BEGIN Input for this task

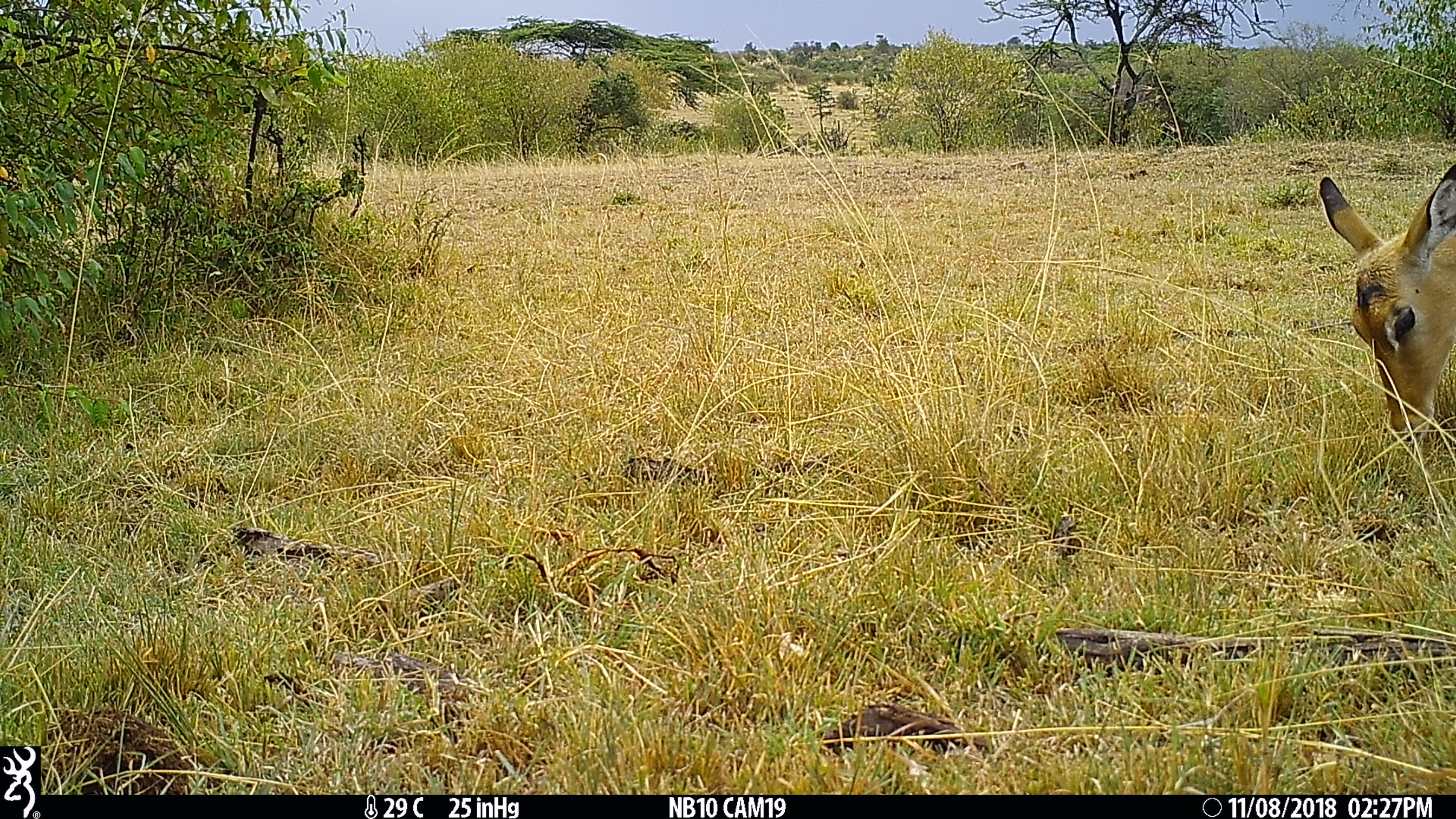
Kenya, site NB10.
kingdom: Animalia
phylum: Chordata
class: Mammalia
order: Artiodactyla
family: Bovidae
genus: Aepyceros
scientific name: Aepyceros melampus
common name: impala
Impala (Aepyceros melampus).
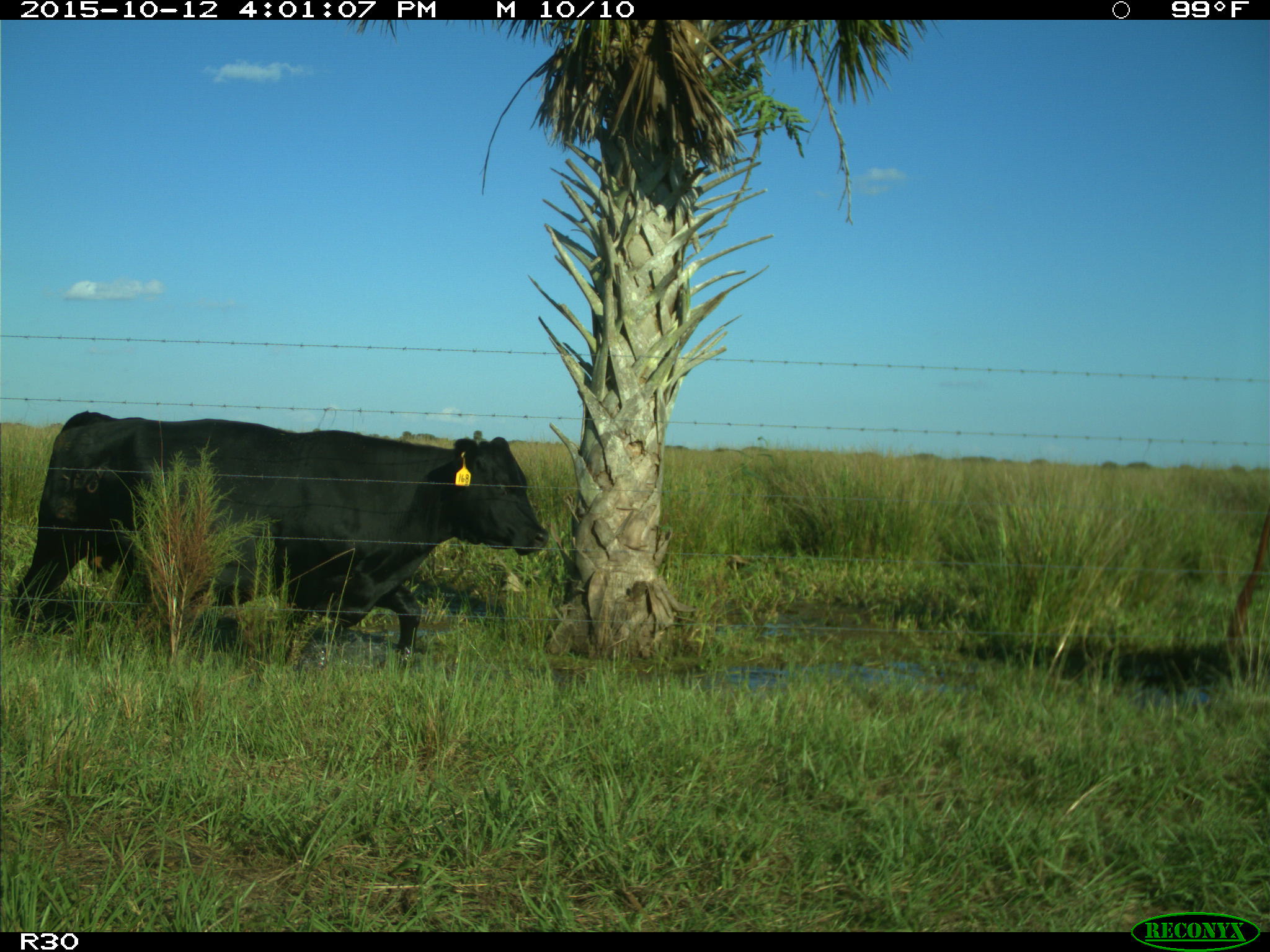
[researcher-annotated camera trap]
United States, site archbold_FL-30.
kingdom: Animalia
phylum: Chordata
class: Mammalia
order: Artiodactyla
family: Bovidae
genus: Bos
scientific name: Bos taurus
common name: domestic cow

END Input for this task

_Assigned task_
A bare number is expected: how many lines above contain the word "site"?

_The completed task_
2